INSTRUCTIONS TO FOLLOW
From the line that includes "What physical distance" to the last line of the data, quote each line precisely; both boundary lines belong in the answer.

SUPPLIED MATERIAL

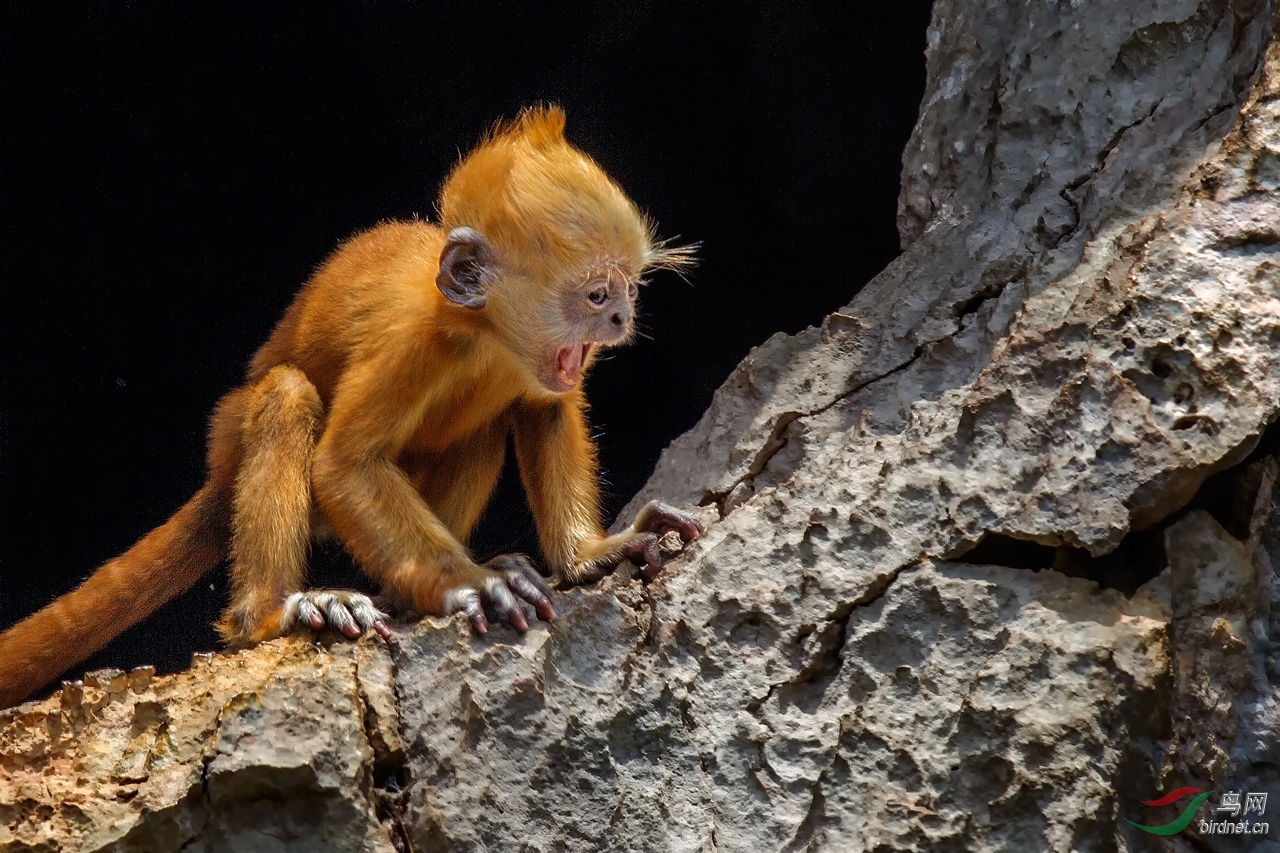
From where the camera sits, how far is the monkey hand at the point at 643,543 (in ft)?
10.5

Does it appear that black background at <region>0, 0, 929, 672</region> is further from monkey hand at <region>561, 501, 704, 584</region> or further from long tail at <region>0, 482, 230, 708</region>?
monkey hand at <region>561, 501, 704, 584</region>

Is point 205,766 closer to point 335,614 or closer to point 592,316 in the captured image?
point 335,614

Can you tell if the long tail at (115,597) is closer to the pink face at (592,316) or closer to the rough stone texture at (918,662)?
the rough stone texture at (918,662)

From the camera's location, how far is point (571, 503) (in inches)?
145

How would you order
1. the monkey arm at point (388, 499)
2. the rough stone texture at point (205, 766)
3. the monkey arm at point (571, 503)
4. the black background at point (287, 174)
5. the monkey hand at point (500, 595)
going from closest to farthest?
the rough stone texture at point (205, 766) → the monkey hand at point (500, 595) → the monkey arm at point (388, 499) → the monkey arm at point (571, 503) → the black background at point (287, 174)

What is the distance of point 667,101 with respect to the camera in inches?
184

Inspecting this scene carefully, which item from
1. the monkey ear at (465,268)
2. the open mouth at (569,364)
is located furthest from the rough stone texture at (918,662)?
the monkey ear at (465,268)

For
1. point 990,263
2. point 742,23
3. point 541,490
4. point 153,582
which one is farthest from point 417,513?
point 742,23

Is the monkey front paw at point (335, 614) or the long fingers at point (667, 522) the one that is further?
the long fingers at point (667, 522)

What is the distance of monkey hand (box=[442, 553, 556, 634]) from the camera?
2.88 metres

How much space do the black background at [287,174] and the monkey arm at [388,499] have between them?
1185 millimetres

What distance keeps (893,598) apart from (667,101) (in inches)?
104

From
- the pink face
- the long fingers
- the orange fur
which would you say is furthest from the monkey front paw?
the pink face

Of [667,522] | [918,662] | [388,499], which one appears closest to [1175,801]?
[918,662]
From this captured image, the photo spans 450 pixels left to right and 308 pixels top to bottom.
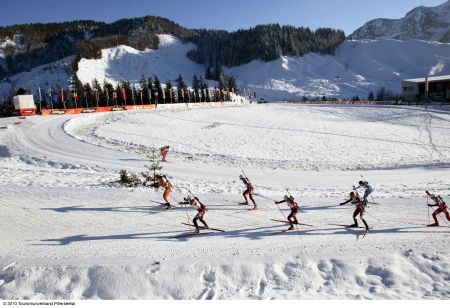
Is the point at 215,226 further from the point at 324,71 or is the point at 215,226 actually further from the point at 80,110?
the point at 324,71

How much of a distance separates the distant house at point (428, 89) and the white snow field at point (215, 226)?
58.3 m

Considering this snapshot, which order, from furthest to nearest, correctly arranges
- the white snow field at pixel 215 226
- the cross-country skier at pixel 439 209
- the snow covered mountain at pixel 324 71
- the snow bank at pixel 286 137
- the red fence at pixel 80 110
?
1. the snow covered mountain at pixel 324 71
2. the red fence at pixel 80 110
3. the snow bank at pixel 286 137
4. the cross-country skier at pixel 439 209
5. the white snow field at pixel 215 226

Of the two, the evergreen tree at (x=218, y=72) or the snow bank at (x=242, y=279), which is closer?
the snow bank at (x=242, y=279)

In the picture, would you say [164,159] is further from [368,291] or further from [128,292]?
[368,291]

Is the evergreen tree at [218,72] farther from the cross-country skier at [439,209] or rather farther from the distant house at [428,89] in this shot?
the cross-country skier at [439,209]

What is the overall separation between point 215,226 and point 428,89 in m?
94.7

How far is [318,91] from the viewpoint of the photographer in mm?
145625

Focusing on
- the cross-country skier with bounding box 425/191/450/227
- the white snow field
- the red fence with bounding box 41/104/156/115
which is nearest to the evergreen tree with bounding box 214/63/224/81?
the red fence with bounding box 41/104/156/115

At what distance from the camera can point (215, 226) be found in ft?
50.0

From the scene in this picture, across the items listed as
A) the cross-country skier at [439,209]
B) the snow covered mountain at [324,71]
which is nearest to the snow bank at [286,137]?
the cross-country skier at [439,209]

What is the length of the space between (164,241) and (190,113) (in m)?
50.7

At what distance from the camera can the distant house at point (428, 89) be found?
82.2 metres
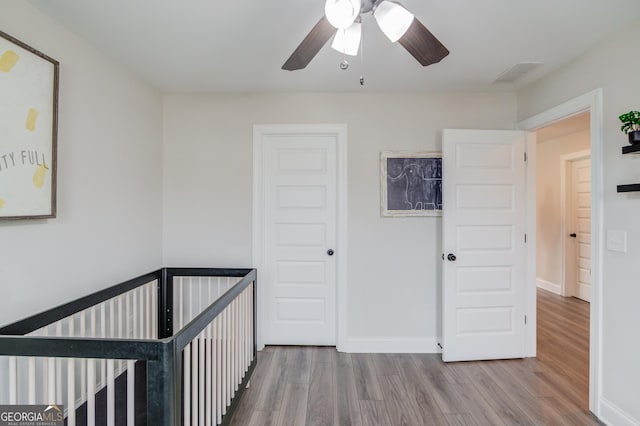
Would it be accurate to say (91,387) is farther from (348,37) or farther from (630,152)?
(630,152)

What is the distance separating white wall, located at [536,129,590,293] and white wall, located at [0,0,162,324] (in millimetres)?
5473

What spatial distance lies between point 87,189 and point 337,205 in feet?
6.33

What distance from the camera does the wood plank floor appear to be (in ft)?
6.52

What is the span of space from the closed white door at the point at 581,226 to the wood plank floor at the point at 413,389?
1.93 metres

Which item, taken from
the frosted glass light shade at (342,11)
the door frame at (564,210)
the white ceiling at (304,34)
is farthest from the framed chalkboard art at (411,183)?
the door frame at (564,210)

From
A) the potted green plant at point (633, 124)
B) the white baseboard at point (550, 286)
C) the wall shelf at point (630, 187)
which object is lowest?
the white baseboard at point (550, 286)

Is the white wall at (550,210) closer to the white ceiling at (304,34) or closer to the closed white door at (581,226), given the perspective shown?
the closed white door at (581,226)

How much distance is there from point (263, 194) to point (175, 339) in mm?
1900

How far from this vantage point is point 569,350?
289 cm

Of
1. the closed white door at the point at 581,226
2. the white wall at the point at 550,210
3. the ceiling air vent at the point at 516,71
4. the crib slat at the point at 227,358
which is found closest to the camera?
the crib slat at the point at 227,358

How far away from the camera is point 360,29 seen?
4.61 ft

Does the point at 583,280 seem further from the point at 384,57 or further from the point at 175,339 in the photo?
the point at 175,339

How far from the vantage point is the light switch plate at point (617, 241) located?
1862 millimetres

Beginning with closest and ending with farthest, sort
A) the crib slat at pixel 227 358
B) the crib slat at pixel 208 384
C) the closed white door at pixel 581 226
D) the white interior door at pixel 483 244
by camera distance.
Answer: the crib slat at pixel 208 384 → the crib slat at pixel 227 358 → the white interior door at pixel 483 244 → the closed white door at pixel 581 226
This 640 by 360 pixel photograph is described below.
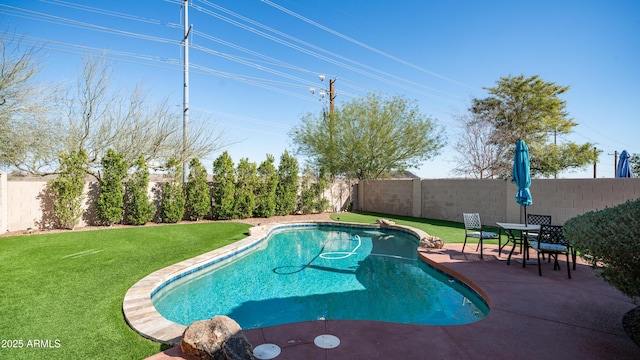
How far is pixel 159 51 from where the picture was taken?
1486 cm

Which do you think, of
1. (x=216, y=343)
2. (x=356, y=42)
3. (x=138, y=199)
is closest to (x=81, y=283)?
(x=216, y=343)

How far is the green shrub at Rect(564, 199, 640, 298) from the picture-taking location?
106 inches

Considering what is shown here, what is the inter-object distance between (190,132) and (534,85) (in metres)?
22.5

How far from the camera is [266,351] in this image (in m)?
3.02

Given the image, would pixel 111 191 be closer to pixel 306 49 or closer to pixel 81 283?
pixel 81 283

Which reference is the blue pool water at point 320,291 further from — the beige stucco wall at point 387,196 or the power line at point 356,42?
the power line at point 356,42

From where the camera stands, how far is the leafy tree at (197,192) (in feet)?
42.4

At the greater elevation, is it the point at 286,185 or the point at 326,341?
the point at 286,185

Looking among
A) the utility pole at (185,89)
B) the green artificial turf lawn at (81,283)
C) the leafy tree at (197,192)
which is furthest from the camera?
the utility pole at (185,89)

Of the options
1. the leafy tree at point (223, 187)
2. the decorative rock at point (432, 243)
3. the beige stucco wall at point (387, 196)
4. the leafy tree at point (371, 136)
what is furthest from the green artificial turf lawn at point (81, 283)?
the leafy tree at point (371, 136)

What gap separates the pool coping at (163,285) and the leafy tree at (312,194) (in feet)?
20.1

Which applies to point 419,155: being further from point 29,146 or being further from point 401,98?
point 29,146

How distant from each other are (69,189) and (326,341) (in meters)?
10.9

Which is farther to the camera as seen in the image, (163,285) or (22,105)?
(22,105)
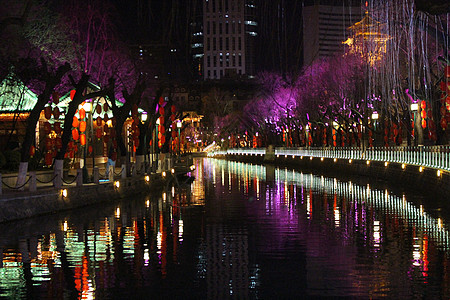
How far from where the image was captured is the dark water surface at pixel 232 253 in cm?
1026

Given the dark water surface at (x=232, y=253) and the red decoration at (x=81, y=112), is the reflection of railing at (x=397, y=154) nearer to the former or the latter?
the dark water surface at (x=232, y=253)

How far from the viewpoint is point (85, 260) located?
42.5 feet

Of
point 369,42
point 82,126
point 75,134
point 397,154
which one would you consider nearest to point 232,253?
point 82,126

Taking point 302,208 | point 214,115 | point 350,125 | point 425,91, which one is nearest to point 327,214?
point 302,208

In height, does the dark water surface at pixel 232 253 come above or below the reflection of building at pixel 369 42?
below

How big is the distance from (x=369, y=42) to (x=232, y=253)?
3923 cm

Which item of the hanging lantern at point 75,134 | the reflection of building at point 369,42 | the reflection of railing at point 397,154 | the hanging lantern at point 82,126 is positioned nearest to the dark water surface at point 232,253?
the reflection of railing at point 397,154

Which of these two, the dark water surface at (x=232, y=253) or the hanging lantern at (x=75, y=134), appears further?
the hanging lantern at (x=75, y=134)

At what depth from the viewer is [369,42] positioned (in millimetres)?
50500

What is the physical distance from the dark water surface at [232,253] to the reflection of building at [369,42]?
2501cm

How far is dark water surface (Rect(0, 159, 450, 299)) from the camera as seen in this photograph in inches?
404

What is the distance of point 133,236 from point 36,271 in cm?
467

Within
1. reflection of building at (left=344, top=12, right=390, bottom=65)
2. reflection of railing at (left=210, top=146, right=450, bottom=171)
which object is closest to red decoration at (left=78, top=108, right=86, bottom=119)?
reflection of railing at (left=210, top=146, right=450, bottom=171)

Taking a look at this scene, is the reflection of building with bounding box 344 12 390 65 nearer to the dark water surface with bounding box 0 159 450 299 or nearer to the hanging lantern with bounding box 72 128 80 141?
the hanging lantern with bounding box 72 128 80 141
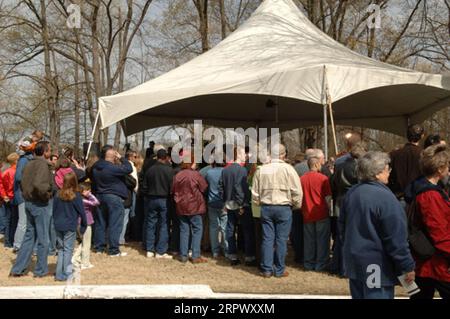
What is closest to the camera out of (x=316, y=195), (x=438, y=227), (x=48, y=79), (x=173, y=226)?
(x=438, y=227)

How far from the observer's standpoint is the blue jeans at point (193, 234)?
28.0 feet

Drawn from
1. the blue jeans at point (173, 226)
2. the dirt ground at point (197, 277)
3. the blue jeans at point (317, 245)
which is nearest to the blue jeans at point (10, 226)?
the dirt ground at point (197, 277)

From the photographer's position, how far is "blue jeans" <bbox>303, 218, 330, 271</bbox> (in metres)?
7.75

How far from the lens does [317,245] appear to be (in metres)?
7.80

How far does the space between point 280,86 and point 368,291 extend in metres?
5.42

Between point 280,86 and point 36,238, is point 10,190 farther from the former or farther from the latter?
point 280,86

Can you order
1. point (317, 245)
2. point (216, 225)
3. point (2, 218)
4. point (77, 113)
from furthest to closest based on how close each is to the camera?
1. point (77, 113)
2. point (2, 218)
3. point (216, 225)
4. point (317, 245)

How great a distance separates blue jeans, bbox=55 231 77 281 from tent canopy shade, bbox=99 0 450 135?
2.74 meters

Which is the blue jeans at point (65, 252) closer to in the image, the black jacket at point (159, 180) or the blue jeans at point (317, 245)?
the black jacket at point (159, 180)

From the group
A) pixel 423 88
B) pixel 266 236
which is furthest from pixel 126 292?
pixel 423 88

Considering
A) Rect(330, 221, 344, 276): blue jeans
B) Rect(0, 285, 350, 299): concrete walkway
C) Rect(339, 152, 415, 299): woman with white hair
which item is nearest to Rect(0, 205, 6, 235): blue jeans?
Rect(0, 285, 350, 299): concrete walkway

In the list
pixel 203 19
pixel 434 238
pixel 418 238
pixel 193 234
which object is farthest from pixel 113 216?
pixel 203 19

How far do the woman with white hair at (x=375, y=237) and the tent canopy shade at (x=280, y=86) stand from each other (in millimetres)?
4715

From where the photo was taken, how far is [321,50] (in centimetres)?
1056
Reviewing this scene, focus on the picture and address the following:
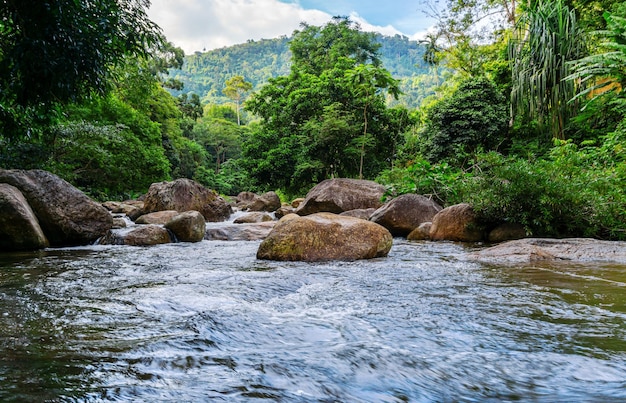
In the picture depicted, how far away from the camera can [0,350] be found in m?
2.02

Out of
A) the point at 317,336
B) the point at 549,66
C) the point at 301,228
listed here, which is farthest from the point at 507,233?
the point at 549,66

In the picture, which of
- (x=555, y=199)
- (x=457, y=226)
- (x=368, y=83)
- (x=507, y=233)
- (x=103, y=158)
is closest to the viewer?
(x=555, y=199)

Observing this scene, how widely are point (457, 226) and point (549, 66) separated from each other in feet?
26.8

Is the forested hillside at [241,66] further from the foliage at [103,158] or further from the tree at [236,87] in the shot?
the foliage at [103,158]

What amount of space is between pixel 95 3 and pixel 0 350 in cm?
492

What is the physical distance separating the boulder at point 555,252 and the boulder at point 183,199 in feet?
28.8

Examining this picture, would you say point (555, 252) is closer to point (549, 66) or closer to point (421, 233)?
point (421, 233)

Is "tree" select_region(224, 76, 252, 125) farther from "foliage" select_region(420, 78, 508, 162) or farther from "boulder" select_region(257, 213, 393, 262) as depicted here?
"boulder" select_region(257, 213, 393, 262)

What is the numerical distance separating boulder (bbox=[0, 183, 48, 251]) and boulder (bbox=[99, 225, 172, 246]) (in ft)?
4.24

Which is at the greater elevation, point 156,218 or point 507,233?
point 156,218

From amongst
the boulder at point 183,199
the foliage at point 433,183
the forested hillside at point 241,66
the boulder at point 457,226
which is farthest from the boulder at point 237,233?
the forested hillside at point 241,66

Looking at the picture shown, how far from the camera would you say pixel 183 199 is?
38.5 feet

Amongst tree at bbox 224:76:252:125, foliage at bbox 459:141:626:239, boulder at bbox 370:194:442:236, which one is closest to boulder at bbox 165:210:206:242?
boulder at bbox 370:194:442:236

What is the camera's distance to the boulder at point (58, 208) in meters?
6.91
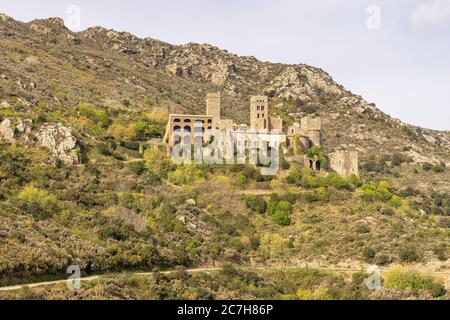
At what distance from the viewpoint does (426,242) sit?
48125mm

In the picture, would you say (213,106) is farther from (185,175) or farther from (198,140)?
(185,175)

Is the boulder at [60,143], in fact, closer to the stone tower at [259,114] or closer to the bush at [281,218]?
the bush at [281,218]

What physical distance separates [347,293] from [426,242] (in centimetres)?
1315

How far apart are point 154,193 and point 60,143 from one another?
9.22 m

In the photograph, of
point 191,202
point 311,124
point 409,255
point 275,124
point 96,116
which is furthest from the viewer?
point 96,116

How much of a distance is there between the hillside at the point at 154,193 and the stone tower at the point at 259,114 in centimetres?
591

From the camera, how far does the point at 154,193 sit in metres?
54.0

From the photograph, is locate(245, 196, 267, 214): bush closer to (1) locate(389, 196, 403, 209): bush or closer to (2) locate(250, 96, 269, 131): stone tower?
(2) locate(250, 96, 269, 131): stone tower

FULL RESPONSE
What physical distance separates [347,293] from [426,242] (in centimetres)?
1315

How far apart are point 154,193 and point 60,143 from one another?
9.22 m

In the photograph, of
point 191,202
point 311,124
point 409,255
point 275,124
point 96,116
which is furthest from the viewer?
point 96,116

How much of a distance is there between the hillside at the point at 154,193 and the stone tower at the point at 259,114 in centimetres?
591

From the camera, how far does the point at 154,193 sit in metres?
54.0

From the photograph, is locate(245, 196, 267, 214): bush closer to (1) locate(389, 196, 403, 209): bush or closer to (2) locate(250, 96, 269, 131): stone tower?
(2) locate(250, 96, 269, 131): stone tower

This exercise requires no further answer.